Aargh! Pirates!

When I taught Treasure Island to college students in the 1990’s, my class wouldn’t believe it was appropriate for children. For one thing, it was “too hard”, even for themselves, let alone children. They said it was too long, had too many characters, used vocabulary about ships and sailing that they didn’t understand, and was too violent. Some said it was boring. This all made me sad because I thought Treasure Island was a riot. It is true that the book was published in the 1880’s, and was very British, and did use a lot of sailing terms, and had a somewhat complicated plot and narrative structure, but…but…pirates! the black spot! mutineers overheard while hiding in an apple barrel!! Generations have read it with relish. Perhaps I had lucked into a particularly non-literary class, though the experience made me drop the book (and The Yearling) from my syllabus.
In any case, it is a different time. And children still love pirates. (Adults too, on Halloween and Speak Like a Pirate Day). In the bookstore, we have a picture book section devoted to pirates, because people show up specifically asking for them. And pirates continue to show up in books for other ages as well.
My true age, in kid-years, is 9 to 12, but I did discover and really like a YA book called Magonia by Maria Dahvana Headley. I don’t want to give anything away but if you think you would like a story that reads at first as realism and then segues into something quite fantastical, that involves a teenage girl with lungs full of feathers, romance, mortal situations, parallel worlds and…pirates, you might want to give it a try. It’s pretty exciting and I found it moving as well. A sequel, Aerie, has just been released.
In my age group, I have just read two very new books which I am enthusiastic about. Race to the Bottom of the Sea by Lindsay Eager is kind of like a steam punk version of Treasure Island with a girl as the protagonist. Whereas Stevenson purposely kept women and girls out of Treasure Island, here we have a girl who is an inventor and hero (her parents are killed off early in a mini-sub she had built herself), and her complex aunt. The girl is kidnapped by a pirate, who, like Long John Silver, is an unpredictable mixture of evil and vulnerability, because of her invention of a gizmo that can function underwater like gills. Twists and turns happen, of course, and I had a lovely ride, from stormy beginning to semi-surprising end.

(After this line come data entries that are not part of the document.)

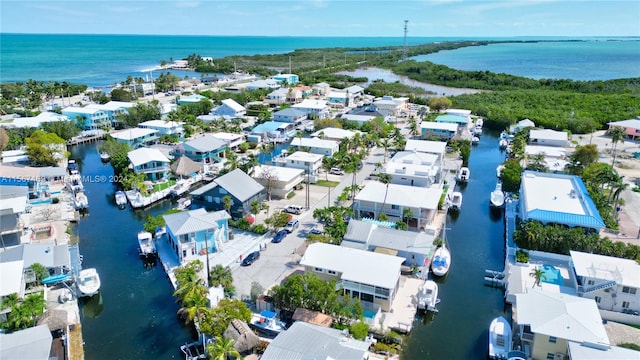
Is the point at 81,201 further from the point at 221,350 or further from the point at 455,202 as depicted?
the point at 455,202

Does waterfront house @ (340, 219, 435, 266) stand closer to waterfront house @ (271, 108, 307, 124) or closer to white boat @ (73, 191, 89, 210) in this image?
white boat @ (73, 191, 89, 210)

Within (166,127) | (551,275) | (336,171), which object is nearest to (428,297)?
(551,275)

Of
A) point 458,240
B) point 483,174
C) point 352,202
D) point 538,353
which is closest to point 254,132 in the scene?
point 352,202

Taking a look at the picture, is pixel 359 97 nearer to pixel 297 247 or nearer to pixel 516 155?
pixel 516 155

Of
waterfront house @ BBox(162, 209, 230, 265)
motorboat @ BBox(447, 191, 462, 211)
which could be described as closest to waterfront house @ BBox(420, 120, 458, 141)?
motorboat @ BBox(447, 191, 462, 211)

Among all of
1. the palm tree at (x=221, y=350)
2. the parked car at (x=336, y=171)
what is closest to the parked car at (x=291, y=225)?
the parked car at (x=336, y=171)
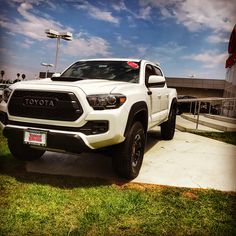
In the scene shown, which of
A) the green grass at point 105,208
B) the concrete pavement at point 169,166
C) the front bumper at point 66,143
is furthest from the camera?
the concrete pavement at point 169,166

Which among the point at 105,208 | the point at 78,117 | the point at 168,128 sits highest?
the point at 78,117

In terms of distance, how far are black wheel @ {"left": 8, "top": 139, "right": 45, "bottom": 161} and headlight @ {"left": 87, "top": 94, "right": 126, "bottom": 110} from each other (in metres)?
1.48

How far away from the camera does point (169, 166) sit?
16.5ft

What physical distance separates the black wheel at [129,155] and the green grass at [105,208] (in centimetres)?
19

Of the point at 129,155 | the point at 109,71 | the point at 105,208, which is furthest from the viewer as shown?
the point at 109,71

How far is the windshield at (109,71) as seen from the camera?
16.4ft

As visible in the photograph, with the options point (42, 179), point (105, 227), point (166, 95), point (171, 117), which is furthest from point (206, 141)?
point (105, 227)

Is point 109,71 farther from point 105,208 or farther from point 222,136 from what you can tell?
point 222,136

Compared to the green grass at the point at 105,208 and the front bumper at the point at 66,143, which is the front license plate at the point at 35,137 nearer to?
the front bumper at the point at 66,143

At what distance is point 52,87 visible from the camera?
385 centimetres

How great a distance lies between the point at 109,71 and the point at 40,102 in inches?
63.3

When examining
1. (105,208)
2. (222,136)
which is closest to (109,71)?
(105,208)

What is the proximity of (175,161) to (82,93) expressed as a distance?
2415 millimetres

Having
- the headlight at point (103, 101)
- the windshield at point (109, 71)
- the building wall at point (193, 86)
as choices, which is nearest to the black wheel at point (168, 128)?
the windshield at point (109, 71)
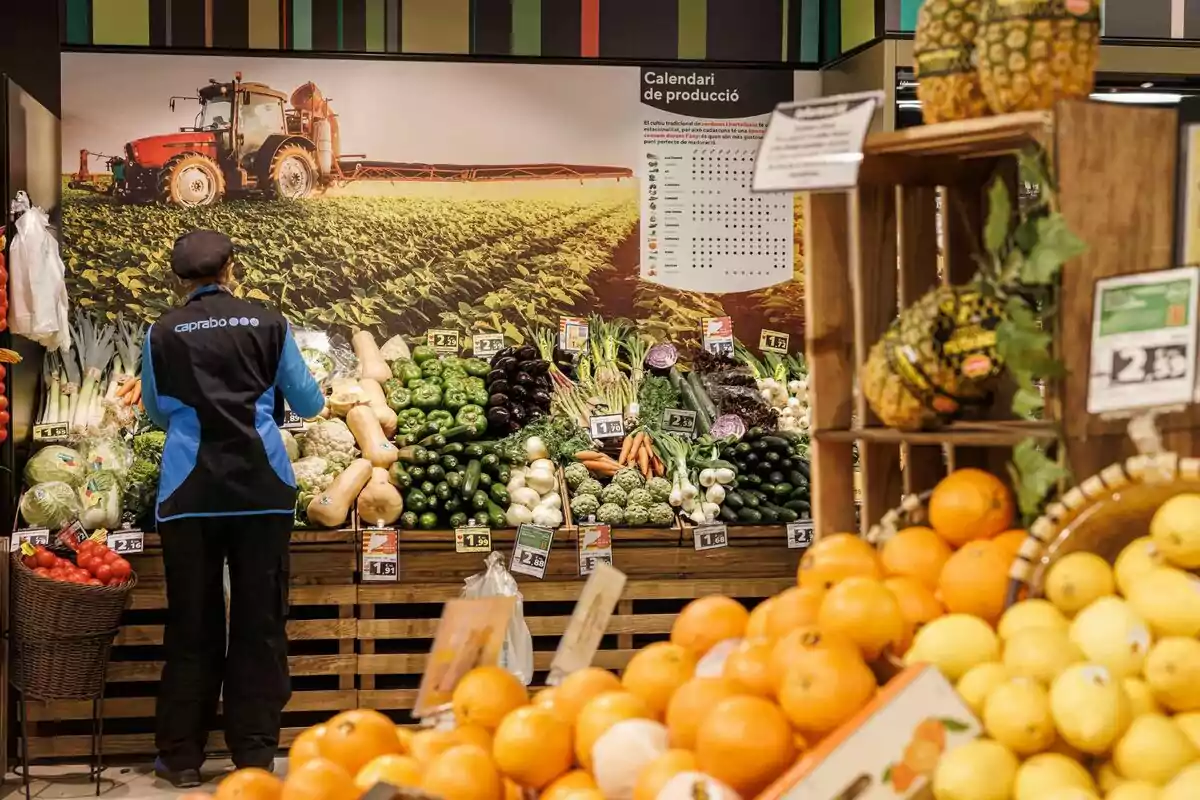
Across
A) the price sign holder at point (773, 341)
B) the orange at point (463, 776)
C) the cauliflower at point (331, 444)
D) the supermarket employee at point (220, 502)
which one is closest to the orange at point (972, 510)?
the orange at point (463, 776)

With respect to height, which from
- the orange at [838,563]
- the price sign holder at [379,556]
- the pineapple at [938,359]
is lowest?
the price sign holder at [379,556]

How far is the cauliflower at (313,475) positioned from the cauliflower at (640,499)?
3.72 feet

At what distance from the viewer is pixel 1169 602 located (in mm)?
1633

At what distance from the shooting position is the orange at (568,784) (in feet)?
5.84

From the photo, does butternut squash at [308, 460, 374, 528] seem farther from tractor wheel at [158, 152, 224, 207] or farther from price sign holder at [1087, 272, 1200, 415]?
price sign holder at [1087, 272, 1200, 415]

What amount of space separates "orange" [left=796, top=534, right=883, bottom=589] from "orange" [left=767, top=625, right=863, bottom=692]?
0.28m

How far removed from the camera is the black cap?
4.40 meters

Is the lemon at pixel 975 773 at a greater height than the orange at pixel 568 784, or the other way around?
the lemon at pixel 975 773

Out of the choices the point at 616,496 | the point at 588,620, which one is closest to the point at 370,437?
the point at 616,496

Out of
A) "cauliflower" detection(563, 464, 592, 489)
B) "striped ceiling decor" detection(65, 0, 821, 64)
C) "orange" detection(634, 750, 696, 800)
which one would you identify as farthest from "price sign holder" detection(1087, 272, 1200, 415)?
"striped ceiling decor" detection(65, 0, 821, 64)

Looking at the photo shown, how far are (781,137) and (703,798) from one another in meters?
1.04

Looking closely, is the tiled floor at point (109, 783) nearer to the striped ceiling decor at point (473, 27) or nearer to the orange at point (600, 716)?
the striped ceiling decor at point (473, 27)

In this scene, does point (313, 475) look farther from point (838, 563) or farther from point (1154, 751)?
point (1154, 751)

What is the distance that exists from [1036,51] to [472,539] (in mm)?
3339
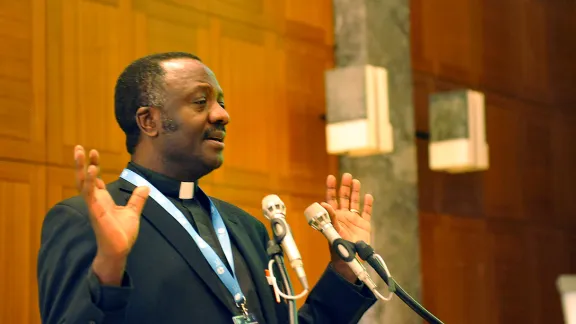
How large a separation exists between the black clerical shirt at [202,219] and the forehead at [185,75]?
0.91 ft

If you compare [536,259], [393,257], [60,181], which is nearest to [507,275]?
[536,259]

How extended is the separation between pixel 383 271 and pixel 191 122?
2.55 feet

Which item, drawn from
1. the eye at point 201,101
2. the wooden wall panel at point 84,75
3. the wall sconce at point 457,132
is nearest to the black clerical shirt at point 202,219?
the eye at point 201,101

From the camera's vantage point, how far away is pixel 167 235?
2.61 metres

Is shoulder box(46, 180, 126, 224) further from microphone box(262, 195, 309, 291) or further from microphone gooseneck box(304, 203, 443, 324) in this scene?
microphone gooseneck box(304, 203, 443, 324)

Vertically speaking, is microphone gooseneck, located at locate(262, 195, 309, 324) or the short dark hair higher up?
the short dark hair

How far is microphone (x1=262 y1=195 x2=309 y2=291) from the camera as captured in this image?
234 centimetres

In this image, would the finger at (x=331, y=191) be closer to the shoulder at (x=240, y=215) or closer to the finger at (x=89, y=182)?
the shoulder at (x=240, y=215)

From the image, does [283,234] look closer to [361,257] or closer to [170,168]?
[361,257]

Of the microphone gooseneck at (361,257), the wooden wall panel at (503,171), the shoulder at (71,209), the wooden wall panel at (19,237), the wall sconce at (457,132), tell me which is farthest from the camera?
the wooden wall panel at (503,171)

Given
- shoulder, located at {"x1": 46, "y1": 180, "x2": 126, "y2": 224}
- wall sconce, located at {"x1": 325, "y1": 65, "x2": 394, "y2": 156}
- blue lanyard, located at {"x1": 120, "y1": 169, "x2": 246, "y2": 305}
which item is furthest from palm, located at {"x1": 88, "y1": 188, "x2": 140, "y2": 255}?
wall sconce, located at {"x1": 325, "y1": 65, "x2": 394, "y2": 156}

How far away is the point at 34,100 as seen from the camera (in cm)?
444

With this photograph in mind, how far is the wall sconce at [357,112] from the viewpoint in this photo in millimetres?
5738

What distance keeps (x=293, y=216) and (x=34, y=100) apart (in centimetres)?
188
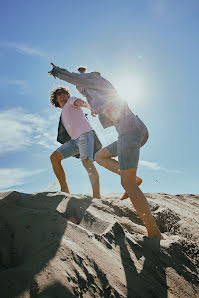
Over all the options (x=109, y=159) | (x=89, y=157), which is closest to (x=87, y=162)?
(x=89, y=157)

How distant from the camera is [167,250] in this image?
235 cm

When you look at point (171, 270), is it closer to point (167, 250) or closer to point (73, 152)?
point (167, 250)

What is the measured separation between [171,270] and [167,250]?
0.21 metres

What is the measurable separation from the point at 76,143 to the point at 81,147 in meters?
0.15

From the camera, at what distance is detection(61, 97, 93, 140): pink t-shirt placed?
156 inches

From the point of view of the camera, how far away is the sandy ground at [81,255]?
143 centimetres

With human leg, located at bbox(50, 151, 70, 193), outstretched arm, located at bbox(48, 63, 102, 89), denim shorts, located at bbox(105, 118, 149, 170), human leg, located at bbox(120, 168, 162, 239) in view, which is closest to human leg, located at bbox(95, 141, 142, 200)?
denim shorts, located at bbox(105, 118, 149, 170)

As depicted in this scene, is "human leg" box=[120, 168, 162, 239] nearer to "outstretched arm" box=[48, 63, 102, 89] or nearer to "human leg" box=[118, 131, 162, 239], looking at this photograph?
"human leg" box=[118, 131, 162, 239]

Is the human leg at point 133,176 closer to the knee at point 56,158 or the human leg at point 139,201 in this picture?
the human leg at point 139,201

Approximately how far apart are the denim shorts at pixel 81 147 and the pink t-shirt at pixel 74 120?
9 cm

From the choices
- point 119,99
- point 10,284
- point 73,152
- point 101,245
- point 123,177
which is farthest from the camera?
point 73,152

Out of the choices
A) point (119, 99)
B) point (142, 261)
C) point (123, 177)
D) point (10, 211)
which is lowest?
point (142, 261)

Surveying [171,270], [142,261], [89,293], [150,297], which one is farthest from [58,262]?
[171,270]

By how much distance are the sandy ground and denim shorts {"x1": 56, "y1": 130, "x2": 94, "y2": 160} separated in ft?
3.52
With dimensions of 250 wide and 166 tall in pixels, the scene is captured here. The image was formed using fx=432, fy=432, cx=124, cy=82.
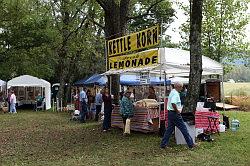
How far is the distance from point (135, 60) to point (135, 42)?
0.62m

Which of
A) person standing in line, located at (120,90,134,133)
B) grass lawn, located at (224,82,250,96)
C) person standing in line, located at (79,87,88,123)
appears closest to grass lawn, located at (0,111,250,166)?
person standing in line, located at (120,90,134,133)

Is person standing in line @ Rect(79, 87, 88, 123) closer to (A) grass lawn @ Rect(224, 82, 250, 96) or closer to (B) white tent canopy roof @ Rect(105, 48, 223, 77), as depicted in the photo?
(B) white tent canopy roof @ Rect(105, 48, 223, 77)

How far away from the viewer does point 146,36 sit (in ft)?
46.7

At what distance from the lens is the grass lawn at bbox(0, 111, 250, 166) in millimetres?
9680

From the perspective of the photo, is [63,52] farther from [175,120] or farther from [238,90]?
[175,120]

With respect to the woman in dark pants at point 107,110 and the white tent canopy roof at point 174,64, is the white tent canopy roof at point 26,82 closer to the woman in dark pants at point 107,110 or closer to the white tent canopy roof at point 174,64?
the woman in dark pants at point 107,110

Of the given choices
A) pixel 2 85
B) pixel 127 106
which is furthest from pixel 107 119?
pixel 2 85

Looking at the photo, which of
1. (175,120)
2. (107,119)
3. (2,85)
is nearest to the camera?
(175,120)

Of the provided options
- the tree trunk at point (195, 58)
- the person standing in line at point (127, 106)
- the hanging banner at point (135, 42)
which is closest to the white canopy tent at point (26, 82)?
the hanging banner at point (135, 42)

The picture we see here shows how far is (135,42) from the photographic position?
14945mm

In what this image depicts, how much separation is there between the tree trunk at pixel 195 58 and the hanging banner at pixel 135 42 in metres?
1.35

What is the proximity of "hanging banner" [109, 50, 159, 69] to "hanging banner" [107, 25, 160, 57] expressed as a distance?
0.23 meters

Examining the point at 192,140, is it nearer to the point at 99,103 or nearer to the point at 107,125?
the point at 107,125

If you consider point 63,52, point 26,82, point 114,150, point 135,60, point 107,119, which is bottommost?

I also just finished a book that I was sure I would dislike. I was turned off by its cartoon-y cover and by its opening pages and illustrations. Danger Gang and the Pirates of Borneo by Stephen Bramucci took me by surprise, though. It opens as a first person narrative by an egotistical boy who wears a fake mustache and is full of bravado. His adventurer parents have gone missing in Borneo and the boy, his pet cobra, a girl he knows from fencing class, and the butler go in search of them. They pursue pirates and have all sorts of somewhat grotesque and occasionally scatological adventures. Kirkus gave it a bad review and I understand its points, but if I had to go toe to toe with its reviewer to defend it, I think I could. What pulled the story, for me, from the gutter of guano jokes and over-the-top exaggerations, was the modifying effect of the butler’s narrative. Each chapter narrated by the boy was followed by a page of “corrections” written by the butler, adding humor and humility at the same time. The book made me laugh in spite of myself. Though Kirkus calls the characters “flat”, I was actually touched by the evolutions of character that I saw—I even felt a little teary. So, for those who like broad comic adventure with their pirates, and some playful narrative self-consciousness, infused with some real human qualities, Bramucci’s book is worth a go.
What is the appeal of pirates? Ah, that is a dissertation for another day. Aargh!